EXCERPT PROVIDED:
--- --- ---

Aplysia RNA-seq Assembly utilities
Recommended approach to searching Aplysia transcriptome and interpreting the results
This powerful resource was assembled from massive, high throughput Illumina sequencing of the Aplysia transcriptome (the RNAs) using the Trinity assembler, developed at the Broad Institute and the Hebrew University of Jerusalem.
If you wish to identify an Aplysia ortholog of a mammalian gene or a gene from another species, we recommend beginning with the protein sequence of the gene of interest, as these are more highly conserved.
From the Current IGS transcriptome assembly go to Web-based BLAST form (2014 assemblies) and BLAST against the nucleotide sequences using the tblastn program. You need to select a database. “A1 CNS (all)” is a good choice for initial blasts, as it combines several CNS assemblies from the same animal (normalization for these libraries is explained below). You might also start with “All of the above combined” (for all tissues) or a genome-guided CNS assembly (which is still in a pilot stage). (“A1 – A10” correspond to tissues from a single animal and B4 and B6 correspond to tissues from a second animal.)
This blast website installed at IGS is slightly different from similar sites at NCBI. In order to retrieve a sequence of interest, you should return to the Current IGS transcriptome assembly page (or open it in a second window), go to the Transcript lookup utility (2014 assemblies) and paste in the transcript ID and the sequence length. For example, for ">comp16460_c0_seq1 len=7225" you would use:
comp16460_c0_seq1 and 7225
(Assemblies were done separately for each tissue and for various libraries from CNS, so transcript IDs may not be unique, which is why sequence length is needed.)

--- --- ---

EXTRACTED MATERIAL:
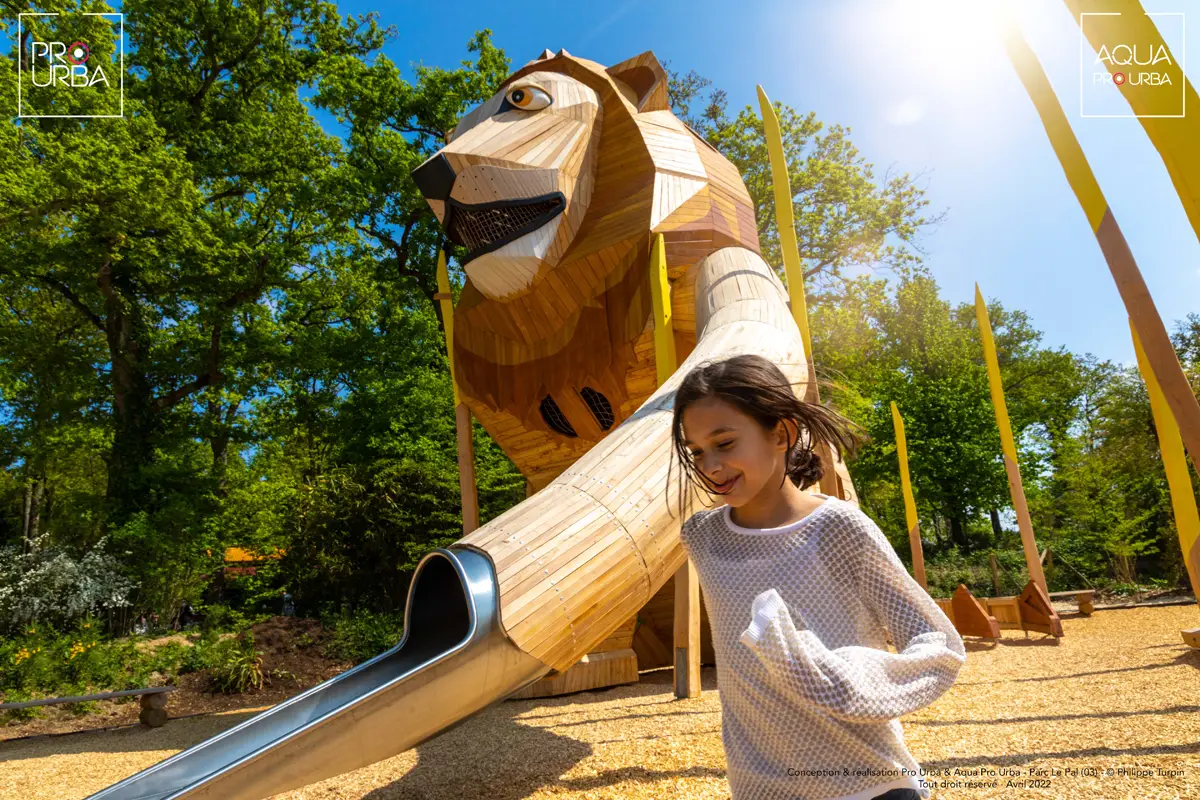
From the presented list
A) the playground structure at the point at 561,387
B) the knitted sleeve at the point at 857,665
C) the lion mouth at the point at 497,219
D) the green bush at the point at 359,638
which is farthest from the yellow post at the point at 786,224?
the green bush at the point at 359,638

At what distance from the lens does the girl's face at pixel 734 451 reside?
4.20 ft

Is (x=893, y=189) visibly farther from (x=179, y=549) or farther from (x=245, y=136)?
(x=179, y=549)

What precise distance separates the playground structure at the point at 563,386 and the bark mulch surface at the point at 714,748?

--- --- ---

WHAT TO WORK ON:
1 - Write out the passage of the Aplysia transcriptome guide between "Aplysia RNA-seq Assembly" and "more highly conserved.", inclusive.
2 - According to the Aplysia transcriptome guide, why must the sequence length be entered along with the transcript ID in the Transcript lookup utility? Answer in one to three sentences.
3 - Carry on with the Aplysia transcriptome guide, starting after its final sentence.

SET OF ANSWERS:
1 -
Aplysia RNA-seq Assembly utilities
Recommended approach to searching Aplysia transcriptome and interpreting the results
This powerful resource was assembled from massive, high throughput Illumina sequencing of the Aplysia transcriptome (the RNAs) using the Trinity assembler, developed at the Broad Institute and the Hebrew University of Jerusalem.
If you wish to identify an Aplysia ortholog of a mammalian gene or a gene from another species, we recommend beginning with the protein sequence of the gene of interest, as these are more highly conserved.

2 - Assemblies were done separately for each tissue and for various CNS libraries, so transcript IDs may not be unique. The sequence length is needed to identify the correct transcript.

3 -
Some sequences are only partially represented in individual tissues because of low expression levels. Thus, transcripts of interest in neurons may be most complete in the data from another tissue (e.g. chemosensory tissue or heart).
There are some confusing things that we have observed in blast results:
There are multiple contigs for many mRNAs. There are a number of reasons
for this, some interesting and others technical.
- Multiple start sites and stop sites for mRNAs are treated as distinct transcripts
- Alternative splicing will lead to distinct transcripts
- If there is a gap in the reads for a single transcript, the different regions of the mRNA will be on distinct contigs.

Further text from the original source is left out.